Fill in the missing values below to find the quotient when $8 x^{4}-2 x^{3}-5 x^{2}+1$ is divided by $2 x^{2}+x+1$. If there is a remainder, express the result in the form $q(x)+\frac{r(x)}{b(x)}$. Note: you may not need to use all the boxes.

Step 1 ：Perform long division of \(8x^4 - 2x^3 - 5x^2 + 1\) by \(2x^2 + x + 1\).

Step 2 ：The first term of the quotient is \(4x^2\), because \(8x^4\) divided by \(2x^2\) is \(4x^2\).

Step 3 ：Subtract \(8x^4 + 4x^3 + 4x^2\) from \(8x^4 - 2x^3 - 5x^2\) to get \(-6x^3 - 9x^2 + 1\).

Step 4 ：The next term of the quotient is \(-x\), because \(-6x^3\) divided by \(2x^2\) is \(-3x\) and \(-3x\) divided by \(3\) is \(-x\).

Step 5 ：Subtract \(-6x^3 - 3x^2 - 3x\) from \(-6x^3 - 9x^2 + 1\) to get \(-6x^2 + 4x + 1\).

Step 6 ：The next term of the quotient is \(-1\), because \(-6x^2\) divided by \(2x^2\) is \(-3\) and \(-3\) divided by \(3\) is \(-1\).
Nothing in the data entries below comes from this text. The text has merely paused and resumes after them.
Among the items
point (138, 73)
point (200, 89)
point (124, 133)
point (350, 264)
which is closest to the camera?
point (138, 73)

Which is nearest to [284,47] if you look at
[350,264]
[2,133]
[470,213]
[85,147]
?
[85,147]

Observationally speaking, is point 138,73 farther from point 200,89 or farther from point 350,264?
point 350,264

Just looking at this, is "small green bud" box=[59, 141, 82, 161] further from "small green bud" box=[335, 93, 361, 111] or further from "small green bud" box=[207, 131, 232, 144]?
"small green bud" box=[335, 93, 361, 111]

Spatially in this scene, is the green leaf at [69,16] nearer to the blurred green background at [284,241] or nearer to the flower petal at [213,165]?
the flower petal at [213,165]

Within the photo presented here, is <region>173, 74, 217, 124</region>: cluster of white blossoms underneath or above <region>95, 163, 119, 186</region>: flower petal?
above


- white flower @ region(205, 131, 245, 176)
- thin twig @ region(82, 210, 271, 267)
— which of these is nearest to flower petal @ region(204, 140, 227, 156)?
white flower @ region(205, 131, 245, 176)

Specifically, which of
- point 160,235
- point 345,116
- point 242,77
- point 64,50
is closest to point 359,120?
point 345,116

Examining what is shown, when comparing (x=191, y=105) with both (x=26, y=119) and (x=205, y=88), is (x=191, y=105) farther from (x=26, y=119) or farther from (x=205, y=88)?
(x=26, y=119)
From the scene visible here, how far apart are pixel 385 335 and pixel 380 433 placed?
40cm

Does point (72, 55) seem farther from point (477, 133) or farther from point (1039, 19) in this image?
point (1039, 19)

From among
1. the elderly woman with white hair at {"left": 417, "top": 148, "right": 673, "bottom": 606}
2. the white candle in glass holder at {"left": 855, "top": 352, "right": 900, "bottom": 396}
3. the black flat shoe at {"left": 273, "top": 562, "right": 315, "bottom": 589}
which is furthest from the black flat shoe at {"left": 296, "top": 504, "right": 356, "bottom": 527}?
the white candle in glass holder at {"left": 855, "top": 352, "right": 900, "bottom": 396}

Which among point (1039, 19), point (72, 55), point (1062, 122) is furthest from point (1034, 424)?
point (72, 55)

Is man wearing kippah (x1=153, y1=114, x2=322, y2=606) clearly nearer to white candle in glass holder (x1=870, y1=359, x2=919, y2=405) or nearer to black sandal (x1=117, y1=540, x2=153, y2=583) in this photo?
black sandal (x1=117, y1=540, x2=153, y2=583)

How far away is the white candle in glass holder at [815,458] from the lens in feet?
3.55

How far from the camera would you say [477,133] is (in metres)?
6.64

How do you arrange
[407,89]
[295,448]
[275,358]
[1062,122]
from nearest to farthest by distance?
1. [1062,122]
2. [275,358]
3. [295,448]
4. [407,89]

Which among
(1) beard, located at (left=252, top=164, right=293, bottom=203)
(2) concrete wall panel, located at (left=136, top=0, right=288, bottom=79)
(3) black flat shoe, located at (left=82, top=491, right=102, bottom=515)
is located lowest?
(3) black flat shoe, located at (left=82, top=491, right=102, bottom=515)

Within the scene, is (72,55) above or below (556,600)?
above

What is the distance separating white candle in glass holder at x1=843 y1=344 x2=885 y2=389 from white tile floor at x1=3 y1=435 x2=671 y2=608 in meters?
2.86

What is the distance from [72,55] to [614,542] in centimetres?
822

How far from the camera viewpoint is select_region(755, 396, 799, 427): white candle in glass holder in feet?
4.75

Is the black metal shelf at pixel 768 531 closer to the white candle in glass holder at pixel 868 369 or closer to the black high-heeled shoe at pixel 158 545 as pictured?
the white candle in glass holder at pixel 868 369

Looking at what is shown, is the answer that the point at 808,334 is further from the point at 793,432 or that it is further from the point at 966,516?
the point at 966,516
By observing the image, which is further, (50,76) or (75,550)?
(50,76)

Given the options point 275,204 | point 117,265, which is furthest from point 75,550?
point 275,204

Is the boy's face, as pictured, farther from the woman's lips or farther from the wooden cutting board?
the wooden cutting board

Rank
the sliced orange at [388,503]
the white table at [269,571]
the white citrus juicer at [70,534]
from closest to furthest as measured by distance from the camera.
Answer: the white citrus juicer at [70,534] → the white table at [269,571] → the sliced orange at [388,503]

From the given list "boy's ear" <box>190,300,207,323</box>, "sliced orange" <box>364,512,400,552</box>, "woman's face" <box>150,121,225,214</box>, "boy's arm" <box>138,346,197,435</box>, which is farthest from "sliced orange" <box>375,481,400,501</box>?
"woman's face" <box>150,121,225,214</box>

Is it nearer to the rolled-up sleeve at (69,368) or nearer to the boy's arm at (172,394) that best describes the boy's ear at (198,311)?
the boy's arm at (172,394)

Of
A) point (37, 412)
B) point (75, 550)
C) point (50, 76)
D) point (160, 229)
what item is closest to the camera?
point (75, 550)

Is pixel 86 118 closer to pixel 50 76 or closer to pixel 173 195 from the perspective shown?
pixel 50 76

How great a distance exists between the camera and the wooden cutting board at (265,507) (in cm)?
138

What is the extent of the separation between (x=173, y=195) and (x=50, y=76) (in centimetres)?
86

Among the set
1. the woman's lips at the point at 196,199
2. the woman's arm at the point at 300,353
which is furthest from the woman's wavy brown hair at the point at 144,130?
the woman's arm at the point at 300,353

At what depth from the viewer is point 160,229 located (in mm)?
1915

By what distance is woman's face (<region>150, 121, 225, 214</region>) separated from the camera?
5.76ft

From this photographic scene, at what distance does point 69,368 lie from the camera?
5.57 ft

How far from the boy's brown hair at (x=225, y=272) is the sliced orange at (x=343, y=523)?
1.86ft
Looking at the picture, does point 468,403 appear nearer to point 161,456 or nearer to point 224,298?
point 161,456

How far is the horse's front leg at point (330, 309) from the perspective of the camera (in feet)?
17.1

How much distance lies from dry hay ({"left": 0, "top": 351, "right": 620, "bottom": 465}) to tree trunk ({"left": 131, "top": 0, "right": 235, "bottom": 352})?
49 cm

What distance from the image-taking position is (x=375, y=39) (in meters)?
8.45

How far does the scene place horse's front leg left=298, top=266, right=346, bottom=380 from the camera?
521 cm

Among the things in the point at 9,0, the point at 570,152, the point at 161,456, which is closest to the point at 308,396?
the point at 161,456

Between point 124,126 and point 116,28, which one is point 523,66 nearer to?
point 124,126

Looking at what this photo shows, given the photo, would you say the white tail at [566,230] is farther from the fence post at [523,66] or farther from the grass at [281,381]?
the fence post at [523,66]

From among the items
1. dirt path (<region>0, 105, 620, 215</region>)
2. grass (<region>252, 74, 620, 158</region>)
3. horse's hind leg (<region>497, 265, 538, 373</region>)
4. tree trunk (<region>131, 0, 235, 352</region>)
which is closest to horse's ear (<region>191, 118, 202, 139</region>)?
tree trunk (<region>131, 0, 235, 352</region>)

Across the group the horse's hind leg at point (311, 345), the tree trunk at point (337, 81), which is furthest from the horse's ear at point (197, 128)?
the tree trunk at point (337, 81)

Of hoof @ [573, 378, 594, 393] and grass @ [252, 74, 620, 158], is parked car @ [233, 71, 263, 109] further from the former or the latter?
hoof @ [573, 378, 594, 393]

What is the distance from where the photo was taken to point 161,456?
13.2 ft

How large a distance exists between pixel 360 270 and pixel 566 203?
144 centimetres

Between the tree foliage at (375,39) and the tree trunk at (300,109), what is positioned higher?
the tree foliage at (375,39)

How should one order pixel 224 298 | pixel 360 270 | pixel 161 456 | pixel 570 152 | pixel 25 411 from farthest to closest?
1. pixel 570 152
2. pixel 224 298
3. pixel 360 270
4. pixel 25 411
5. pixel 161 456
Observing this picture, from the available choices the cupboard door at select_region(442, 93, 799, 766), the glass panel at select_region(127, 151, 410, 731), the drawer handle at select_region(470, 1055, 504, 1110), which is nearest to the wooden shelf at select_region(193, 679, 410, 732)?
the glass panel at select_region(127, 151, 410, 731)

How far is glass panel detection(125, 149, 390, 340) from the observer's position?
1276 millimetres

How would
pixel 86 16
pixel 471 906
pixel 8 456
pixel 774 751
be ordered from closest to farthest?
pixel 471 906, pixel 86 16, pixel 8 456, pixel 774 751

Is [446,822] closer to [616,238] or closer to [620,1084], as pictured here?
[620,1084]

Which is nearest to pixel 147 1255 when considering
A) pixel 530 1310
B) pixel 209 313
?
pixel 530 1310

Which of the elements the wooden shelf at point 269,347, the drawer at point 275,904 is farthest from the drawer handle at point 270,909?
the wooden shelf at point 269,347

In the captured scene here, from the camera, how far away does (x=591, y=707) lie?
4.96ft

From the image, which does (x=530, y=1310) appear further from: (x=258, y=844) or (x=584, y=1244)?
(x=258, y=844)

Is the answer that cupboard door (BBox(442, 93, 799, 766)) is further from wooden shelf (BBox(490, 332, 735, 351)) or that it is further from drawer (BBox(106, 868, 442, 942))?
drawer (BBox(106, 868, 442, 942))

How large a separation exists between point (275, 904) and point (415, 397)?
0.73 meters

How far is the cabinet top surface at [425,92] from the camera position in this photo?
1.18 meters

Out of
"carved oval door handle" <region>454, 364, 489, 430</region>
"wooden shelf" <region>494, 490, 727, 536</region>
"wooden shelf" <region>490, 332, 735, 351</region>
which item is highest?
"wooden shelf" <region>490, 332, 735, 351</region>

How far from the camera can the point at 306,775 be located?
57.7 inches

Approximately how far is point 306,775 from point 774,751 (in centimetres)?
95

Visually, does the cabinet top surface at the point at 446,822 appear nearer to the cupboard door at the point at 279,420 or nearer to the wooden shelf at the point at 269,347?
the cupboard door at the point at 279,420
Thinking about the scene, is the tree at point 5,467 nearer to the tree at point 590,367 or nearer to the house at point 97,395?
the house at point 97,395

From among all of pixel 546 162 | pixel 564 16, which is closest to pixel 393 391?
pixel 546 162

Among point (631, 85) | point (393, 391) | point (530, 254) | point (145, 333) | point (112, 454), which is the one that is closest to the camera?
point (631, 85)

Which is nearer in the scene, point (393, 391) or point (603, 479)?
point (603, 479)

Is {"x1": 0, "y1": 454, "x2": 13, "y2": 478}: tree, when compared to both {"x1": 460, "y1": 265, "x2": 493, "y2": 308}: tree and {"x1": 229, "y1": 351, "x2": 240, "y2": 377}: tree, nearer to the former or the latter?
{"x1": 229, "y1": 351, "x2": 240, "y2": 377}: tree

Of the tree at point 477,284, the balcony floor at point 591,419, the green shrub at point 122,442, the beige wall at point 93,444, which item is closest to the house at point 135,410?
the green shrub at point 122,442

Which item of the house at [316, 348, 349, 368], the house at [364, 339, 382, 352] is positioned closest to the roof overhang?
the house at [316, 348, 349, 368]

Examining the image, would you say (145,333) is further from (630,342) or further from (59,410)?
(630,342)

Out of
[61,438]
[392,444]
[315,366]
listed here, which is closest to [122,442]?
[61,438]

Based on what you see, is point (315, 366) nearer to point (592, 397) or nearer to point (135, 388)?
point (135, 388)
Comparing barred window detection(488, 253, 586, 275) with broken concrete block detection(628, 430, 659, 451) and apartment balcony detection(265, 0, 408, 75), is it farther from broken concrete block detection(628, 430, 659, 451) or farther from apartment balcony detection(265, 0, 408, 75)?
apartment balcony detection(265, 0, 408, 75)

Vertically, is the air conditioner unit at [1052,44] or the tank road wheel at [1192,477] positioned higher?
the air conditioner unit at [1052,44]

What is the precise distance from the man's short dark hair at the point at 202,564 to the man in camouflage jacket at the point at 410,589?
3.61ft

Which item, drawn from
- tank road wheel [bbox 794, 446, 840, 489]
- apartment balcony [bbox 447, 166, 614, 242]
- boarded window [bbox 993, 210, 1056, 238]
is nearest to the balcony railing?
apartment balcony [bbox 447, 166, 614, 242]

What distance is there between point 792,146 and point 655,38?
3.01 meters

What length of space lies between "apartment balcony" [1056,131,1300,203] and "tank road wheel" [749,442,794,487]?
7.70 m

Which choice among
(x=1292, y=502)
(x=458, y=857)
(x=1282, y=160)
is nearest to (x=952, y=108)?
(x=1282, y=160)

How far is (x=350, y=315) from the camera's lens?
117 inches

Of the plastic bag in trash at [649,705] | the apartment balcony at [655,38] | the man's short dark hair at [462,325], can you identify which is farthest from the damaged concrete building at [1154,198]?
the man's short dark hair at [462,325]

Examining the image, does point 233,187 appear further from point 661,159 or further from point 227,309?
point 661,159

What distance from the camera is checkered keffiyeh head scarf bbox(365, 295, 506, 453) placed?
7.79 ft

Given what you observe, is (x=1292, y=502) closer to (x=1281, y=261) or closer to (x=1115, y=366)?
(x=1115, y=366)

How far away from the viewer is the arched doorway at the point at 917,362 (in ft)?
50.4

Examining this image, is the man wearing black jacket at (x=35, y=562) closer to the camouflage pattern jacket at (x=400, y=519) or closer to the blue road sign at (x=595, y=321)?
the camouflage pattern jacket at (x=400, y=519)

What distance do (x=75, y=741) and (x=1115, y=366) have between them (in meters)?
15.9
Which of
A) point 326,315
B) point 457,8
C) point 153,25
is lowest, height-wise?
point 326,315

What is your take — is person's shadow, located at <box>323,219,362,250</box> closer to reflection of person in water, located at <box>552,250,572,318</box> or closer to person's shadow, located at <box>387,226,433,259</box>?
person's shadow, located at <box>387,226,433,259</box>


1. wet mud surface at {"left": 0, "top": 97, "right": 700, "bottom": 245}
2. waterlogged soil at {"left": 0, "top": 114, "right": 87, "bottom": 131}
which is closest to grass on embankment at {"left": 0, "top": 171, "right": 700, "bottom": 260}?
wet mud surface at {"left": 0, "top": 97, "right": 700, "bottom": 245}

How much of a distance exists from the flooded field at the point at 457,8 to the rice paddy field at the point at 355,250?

Step 7 ：Subtract \(-6x^2 - 3x - 3\) from \(-6x^2 + 4x + 1\) to get \(7x + 4\).

Step 8 ：The remainder is \(-3\), because \(7x + 4\) cannot be divided by \(2x^2 + x + 1\).

Step 9 ：So, the result is \(\boxed{4x^2 - x - 1 - \frac{3}{2x^2 + x + 1}}\).